UCKER: Cara, você tinha que ter pego aquela loira. Ela era muito gostosa!

PONCHO: Era mesmo, mas você sabe que prefiro as morenas e já tinha meu alvo fixo. 

Ele abre a porta de casa e entra, eu vou logo atrás.

UCKER: Ah, mas ela estava.. - ele para de falar no meio da frase.

Acho estranho e assim que me viro para ver o que houve, vejo QUEM houve. Ela esta ali, no pé das escadas, com uma camisola rosa claro e um robe preto por cima, ambos de seda. Ela olha no fundo dos meus olhos e é aí que eu perco todas as minhas preferências.

UCKER: Ei Any! Acordada a essa hora? Coisa feia ir à balada escondida, ainda mais com trajes tão..

Eu olho para o corpo dela imediatamente e, assim que ela percebe, fecha o robe.

ANAHI: E você fazendo piadas péssimas à essa hora? Ainda mais com essa cara.. - Ucker dá uma risadinha. - Eu não estava conseguindo dormir, então resolvi vir beber um pouco de água.

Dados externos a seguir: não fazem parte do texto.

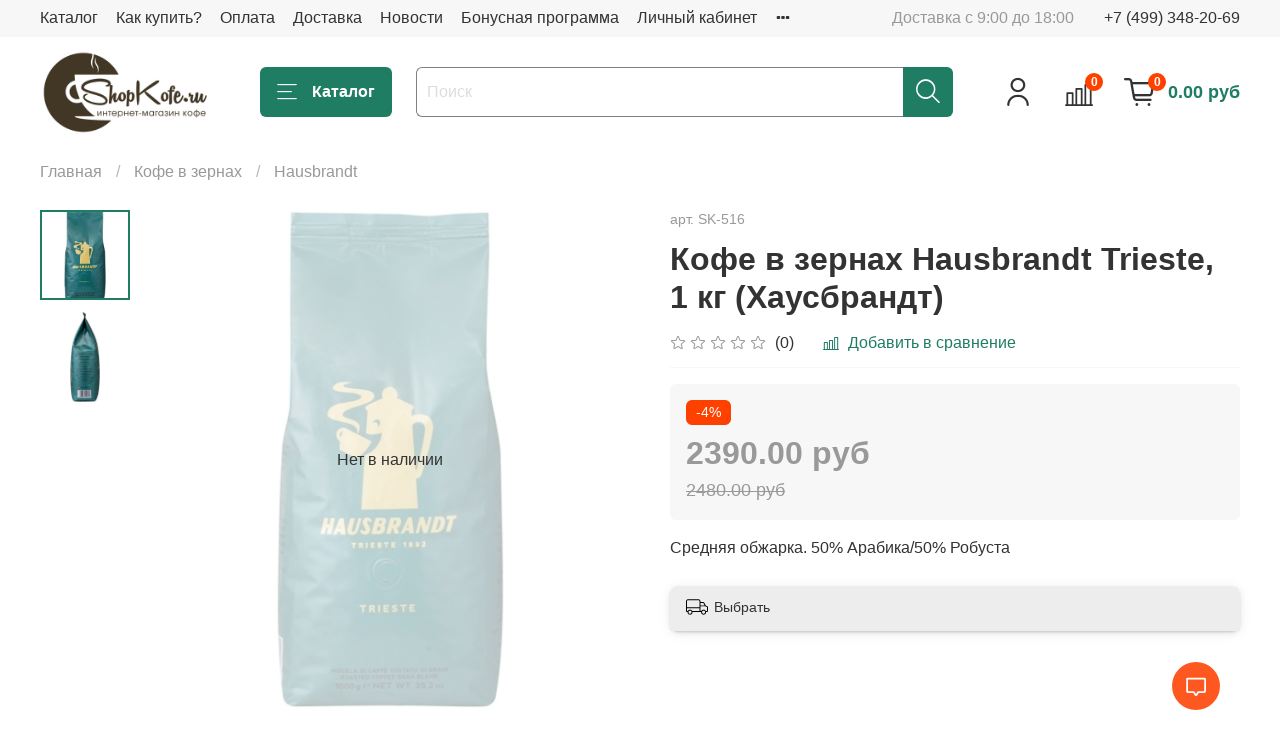

--- FILE ---
content_type: application/javascript;charset=utf-8
request_url: https://w.uptolike.com/match/cke?rnd=0.22416593444374544&cb=__intrgt_rslv_cb_0
body_size: 364
content:
__intrgt_rslv_cb_0(40885923970);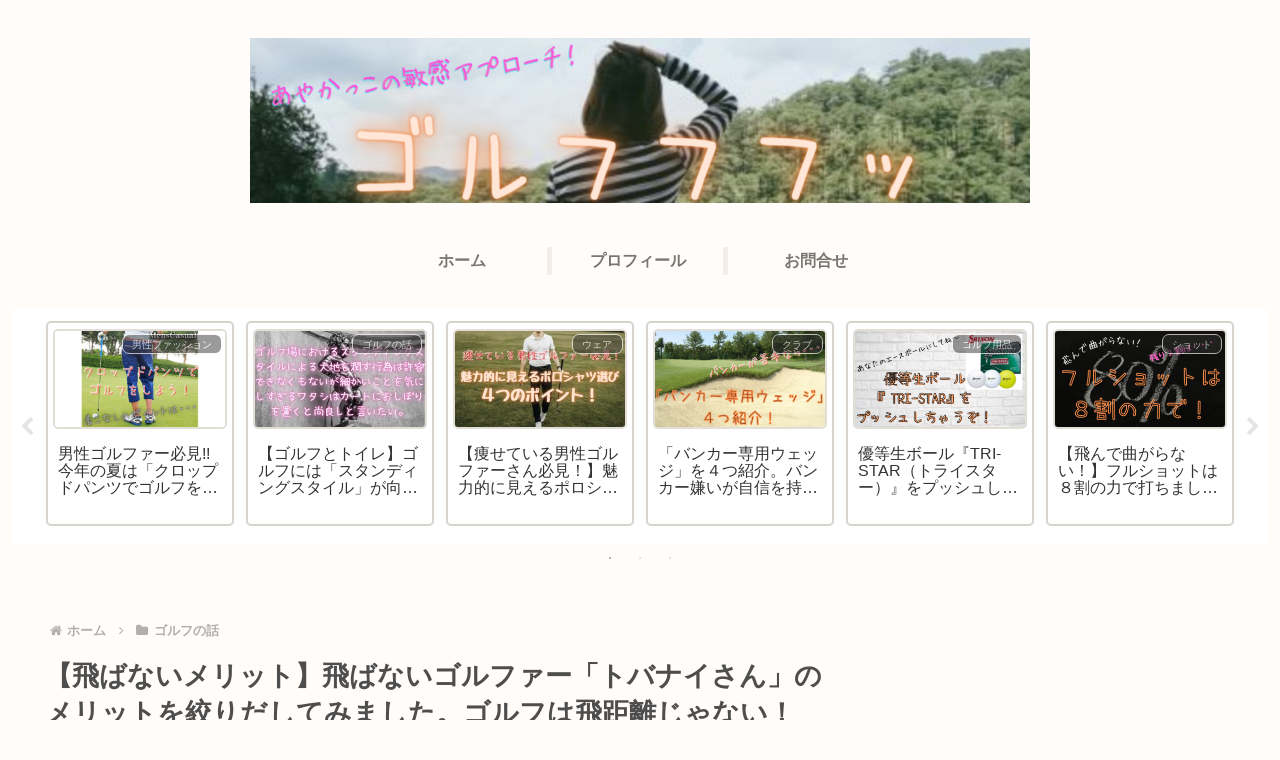

--- FILE ---
content_type: text/html; charset=utf-8
request_url: https://www.google.com/recaptcha/api2/aframe
body_size: 268
content:
<!DOCTYPE HTML><html><head><meta http-equiv="content-type" content="text/html; charset=UTF-8"></head><body><script nonce="jf9MtPpCpMF03izSDjFZyw">/** Anti-fraud and anti-abuse applications only. See google.com/recaptcha */ try{var clients={'sodar':'https://pagead2.googlesyndication.com/pagead/sodar?'};window.addEventListener("message",function(a){try{if(a.source===window.parent){var b=JSON.parse(a.data);var c=clients[b['id']];if(c){var d=document.createElement('img');d.src=c+b['params']+'&rc='+(localStorage.getItem("rc::a")?sessionStorage.getItem("rc::b"):"");window.document.body.appendChild(d);sessionStorage.setItem("rc::e",parseInt(sessionStorage.getItem("rc::e")||0)+1);localStorage.setItem("rc::h",'1768850924997');}}}catch(b){}});window.parent.postMessage("_grecaptcha_ready", "*");}catch(b){}</script></body></html>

PONCHO: E água tem algum tipo de sonífero? - eu me aproximo dela.

ANAHI: Eu espero que sim, porque é um saco passar a noite acordada à toa.

PONCHO: À toa?! Você prefere ter algo interessante pra fazer, então? - não resisto à provocação maliciosa.

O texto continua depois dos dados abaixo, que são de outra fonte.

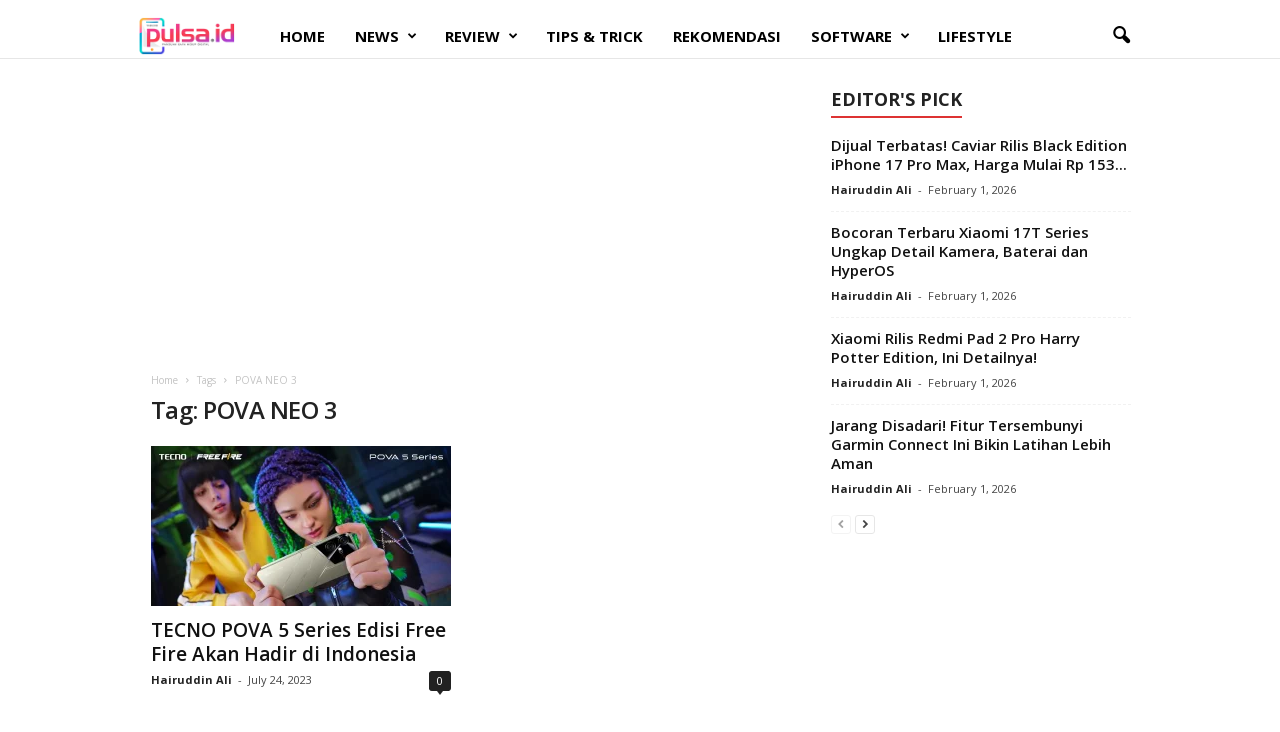

--- FILE ---
content_type: text/html; charset=utf-8
request_url: https://www.google.com/recaptcha/api2/aframe
body_size: 265
content:
<!DOCTYPE HTML><html><head><meta http-equiv="content-type" content="text/html; charset=UTF-8"></head><body><script nonce="02aN3a5A98hFEfiv90o_EA">/** Anti-fraud and anti-abuse applications only. See google.com/recaptcha */ try{var clients={'sodar':'https://pagead2.googlesyndication.com/pagead/sodar?'};window.addEventListener("message",function(a){try{if(a.source===window.parent){var b=JSON.parse(a.data);var c=clients[b['id']];if(c){var d=document.createElement('img');d.src=c+b['params']+'&rc='+(localStorage.getItem("rc::a")?sessionStorage.getItem("rc::b"):"");window.document.body.appendChild(d);sessionStorage.setItem("rc::e",parseInt(sessionStorage.getItem("rc::e")||0)+1);localStorage.setItem("rc::h",'1769954835130');}}}catch(b){}});window.parent.postMessage("_grecaptcha_ready", "*");}catch(b){}</script></body></html>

Ela tem os cabelos soltos sobre os ombros, como uma nuvem, envolvendo-a e eu tenho vontade de toca-los. Sentir a maciez, o perfume, se eu levantar as mãos posso senti-lo e por um segundo penso em realmente fazê-lo.

ANAHI: É, à toa! Nem venha com suas piadas maliciosas, Alfonso. Além do mais, acho melhor eu subir. Boa noite!

UCKER: Aaaaah, não estrague nossa vista..

ANAHI: Vai te catar, Ucker!

E ela sobe as escadas correndo, desaparecendo no andar de cima e com ela vai a força que me moveu a ver tudo com mais intensidade. Ucker me dá um esbarrão.

UCKER: Poncho? 

PONCHO: Que foi, mané?

UCKER: Pow, já falei umas duas vezes e você não ouviu.. Viu como a Any tá boa cara?

PONCHO: Você achou? Sei lá, acho que ela esta normal.

UCKER: FALA SÉRIO CARA! Ngm é normal com aqueles peit.. - interrompo-o.

PONCHO: Vou dormir cara! Boa noite! - e subo as escadas.

Chego no meu quarto e me jogo na cama, com uma sensação de desconforto chego a conclusão de que não gostei de como o Ucker falou da Anahi. Me incomodou. Any.. Que merda é essa que ela esta fazendo comigo? O que de mais ela tem? Ucker ia falar de peitos? Eu me lembro da menininha chata, que gritava para eu parar a toda hora, ela não tinha peitos exuberantes. Algo em minha cabeça me lembra: mulher. É, a mulher Anahi possui um par deles.. Eu me peguei olhando hoje. Me lembro da camisola, das rendas que delineavam o colo de Any e que se encontravam com os cabelos. Da sensação de querer toca-los. De precisar tocá-los.